De plus, cette fiction est - ou sera - un yuri fortement lemonisé, ce qui signifie que si l'idée de femmes ayant une relation sexuelle explicite vous rebute, il vous est fortement recommandé de passer votre chemin.
Nulle. Elle était absolument, positivement et indécrottablement nulle.
De cela elle était sûre, depuis déjà très longtemps. Et ce n'était pas le fait d'avoir vingt ans, et d'être jônin, qui y changerait quoi que ce fût ; pas plus que les hurlements indignés de Kiba quand elle s'autoflagellait, les tapes amicales que Shino lui donnait à l'arrière de la tête, le bras chaleureux que Tenten et Sakura - et même l'impulsive Ino - passaient autour de ses épaules quand ils se retrouvaient tous pour boire un verre, le respect qui était apparu peu à peu dans les yeux de Neji ou l'admiration qui brillait dans ceux du tout petit garçon de Kurenaï-sensei. Non : elle, Hinata Hyûga, était nulle, et rien ni personne n'y changerait rien, elle venait d'en avoir la preuve, et pas plus tard que tout à l'heure.
N'importe qui aurait pu prédire l'issue de cette situation : la pauvre petite fille effacée qui, dans son coin, soupire pour le jeune garçon populaire au caractère explosif ; celui-ci qui se fait régulièrement rembarrer par une autre fille extravertie et appréciée, plus féminine ; et puis, finalement, il se rend compte que la pauvre petite abandonnée existe, et un jour, il vient la voir, ses cheveux blonds sont ébouriffés et elle a toujours eu envie de passer la main dedans et il rougit un peu, mais il se rassure en se disant que c'est ce qu'elle a toujours attendu, et la certitude d'être agréé se lit dans ses yeux bleus, et alors il lui dit : "Hinata, ça fait longtemps que je me pose des questions..."

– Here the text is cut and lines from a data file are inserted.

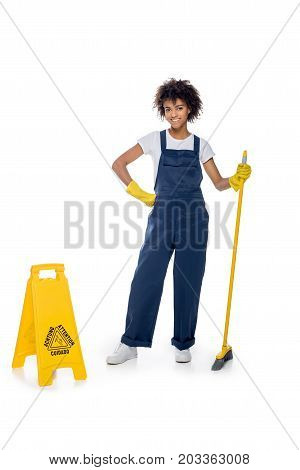 African American Female Cleaner With Broom
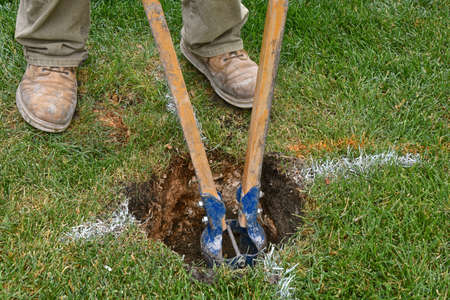 A hand powered hole digger is used to dig a hole for a post of a new backyard fence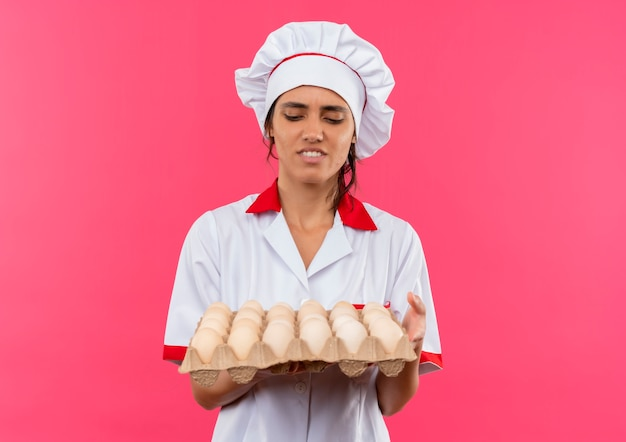 コピースペースで卵のバッチを保持し、見てシェフの制服を着て不機嫌な若い女性料理人
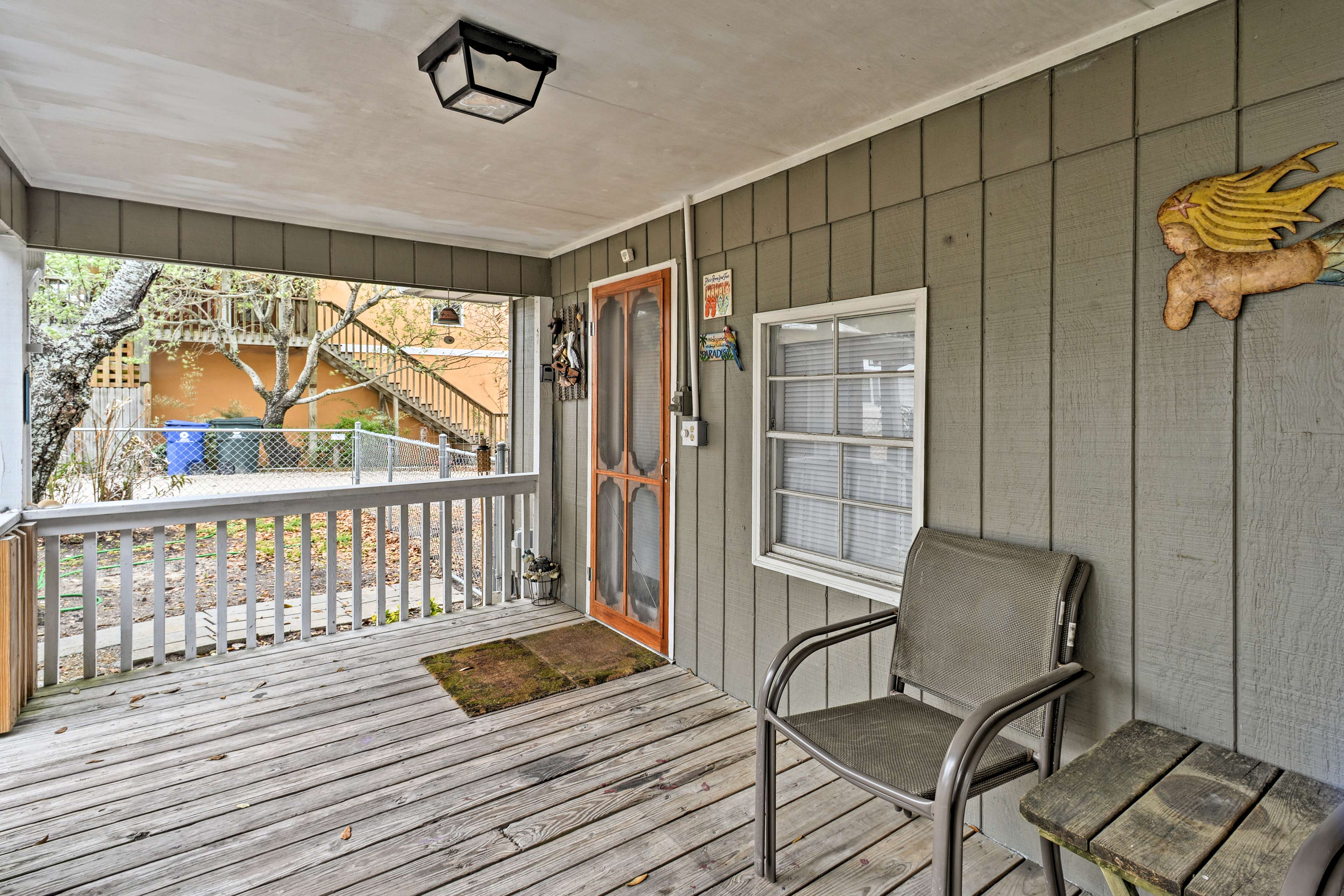 Unwind on the furnished front porch with a refreshing beverage.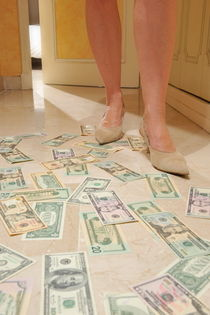 Woman's legs standing on money by Sami Sarkis Photography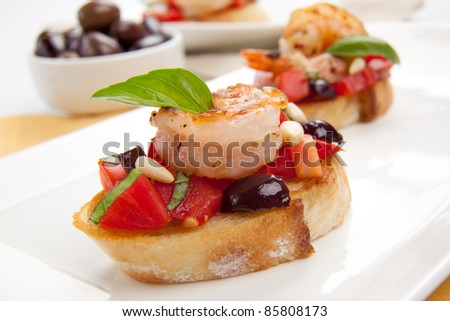 Closeup of delicious Olive - Tomato Bruschetta with garlic shrimp and pine nuts.
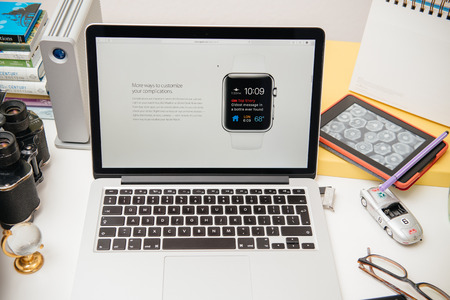 apple computers: PARIS, FRANCE - SEP 10, 2015: Apple Computers website on MacBook Pro Retina in a creative room environment showcasing the newly announced Apple WatchOS 2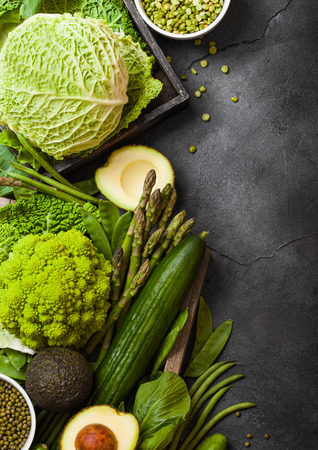 Assorted green toned raw organic vegetables on dark background. Avocado, cabbage, broccoli, cauliflower and cucumber with trimmed beans.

Elle s'était mise à trembler - c'était normal, c'était l'émotion - il avait souri de son embarras, un sourire à la fois tendre et un peu moqueur, et il avait dit "Hinata, est-ce que tu veux sortir avec moi ?". Et là, c'était le moment de laisser un sourire timide étirer ses lèvres, et de lui dire "Oui, Naruto", et ils se seraient embrassés, et tout aurait été bien, les choses se seraient passées comme il le fallait, et quelque chose s'était tordu au fond du ventre d'Hinata, comme une bête rugissante et féroce, et elle avait baissé les yeux et elle avait dit un tout petit "non", et avant qu'il n'ait eu le temps de répondre quoi que ce soit, de la convaincre, d'argumenter, enfin de rétablir la situation, elle avait tourné les talons, et elle s'était enfuie, poings serrés dans ses poches, alors que les larmes coulaient déjà sur ses joues.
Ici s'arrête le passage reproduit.